Il 2 giugno, la coesione nazionale e il premier sotto attacco
02 giugnoo 2009
Il 2 giugno porta con sé il nuovo appello di Giorgio Napolitano alla coesione nazionale. E molti ricordano che poco più di un mese fa, il 25 aprile, un analogo invito era stato accolto dalle forze politiche con inedito slancio. Allora, in particolare, si parlò di ritrovata sintonia tra il capo dello Stato e Berlusconi. Sembrava davvero che un minimo di coesione, almeno sui valori di fondo della Repubblica e sul rispetto dovuto alle istituzioni, fosse possibile.
Sono passate appena cinque settimane, ma pare un secolo. Le parole di Napolitano cadono oggi nel mezzo di un dibattito politico greve e mediocre. Mai così in basso negli ultimi anni. Ma non ci sono innocenti e nessuno può atteggiarsi a vittima. Quel che è peggio, si avverte un appannamento della qualità democratica: per cui se il presidente della Repubblica invoca l'unità del paese sulle questioni serie, si capisce che c'è qualcosa di drammatico nell'aria. Questa volta l'appello è soprattutto un modo per salvaguardare la compattezza delle istituzioni e chiedere alle maggiori forze politiche di assumersi le loro responsabilità.

Disgrazia vule che il clima non sia più quello del 25 aprile. È come se fosse iniziata una lugubre resa dei conti che potrebbe durare un tempo molto lungo: nessuno è in grado di saperlo. E mentre l'immagine e dunque la forza del presidente del Consiglio subiscono un lento processo di logoramento - perchè di questo si tratta - il tessuto civile del paese si consuma.
Ieri Berlusconi ha subito un nuovo attacco dalla stampa europea. L'articolo del «Times» di Londra è brutale oltre che offensivo. La descrizione del «clown» (anzi, del «clown sciovinista») a cui è caduta la maschera rivela quanto pesino i pregiudizi verso l'Italia berlusconiana. L'attacco non è il primo della serie ed è lecito dubitare che sia l'ultimo. La stampa inglese colpisce da un po' di tempo gli spalti di Palazzo Grazioli con un bombardamento spietato. E dietro i maestri anglosassoni si muovono altre testate europee che non hanno mai nascosto l'avversione al personaggio Berlusconi.

È uno stillicidio che nasce dall'errore iniziale compiuto dal premier. Invece di rispondere con un minimo di umiltà alle dieci domande di «Repubblica», e soprattutto ai legittimi interrogativi dell'opinione pubblica, ci si è arenati nel braccio di ferro con i giornali «ostili». Un atteggiamento incomprensibile all'estero, tale da alimentare la campagna che ora si è scatenata.
•••••
● Richiesta 1
Rispondi a queste domande sul testo sul 2 giugno:
(a) In quale data un analogo invito alla coesione era stato accolto con inedito slancio?
(b) Quale giornale di Londra ha attaccato Berlusconi ieri?
(c) A quante domande di «Repubblica» si fa riferimento?

● Estratti delle righe
•••••
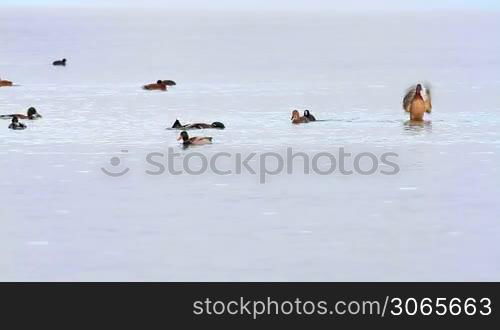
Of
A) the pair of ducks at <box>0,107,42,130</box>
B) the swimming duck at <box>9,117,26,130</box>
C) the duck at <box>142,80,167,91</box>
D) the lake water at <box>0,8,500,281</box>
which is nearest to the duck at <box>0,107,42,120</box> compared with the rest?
the pair of ducks at <box>0,107,42,130</box>

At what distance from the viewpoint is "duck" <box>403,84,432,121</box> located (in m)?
39.9

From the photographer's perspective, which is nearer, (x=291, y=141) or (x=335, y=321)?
(x=335, y=321)

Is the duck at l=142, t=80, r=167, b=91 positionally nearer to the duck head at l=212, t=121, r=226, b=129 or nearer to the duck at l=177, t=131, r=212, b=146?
the duck head at l=212, t=121, r=226, b=129

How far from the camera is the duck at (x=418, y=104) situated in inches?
1572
•••••
● Richiesta 2
Modifica le righe, dalla riga che contiene "From the photographer's" fino alla fine delle righe: sostituisci "camera" con "lens" e lascia invariato tutto il resto. Riporta solo questo tratto.

● Risposta finale 1
(a) Il 25 aprile.
(b) Il «Times».
(c) Dieci.

● Risposta finale 2
From the photographer's perspective, which is nearer, (x=291, y=141) or (x=335, y=321)?
(x=335, y=321)

Is the duck at l=142, t=80, r=167, b=91 positionally nearer to the duck head at l=212, t=121, r=226, b=129 or nearer to the duck at l=177, t=131, r=212, b=146?
the duck head at l=212, t=121, r=226, b=129

How far from the lens is the duck at (x=418, y=104) situated in inches?
1572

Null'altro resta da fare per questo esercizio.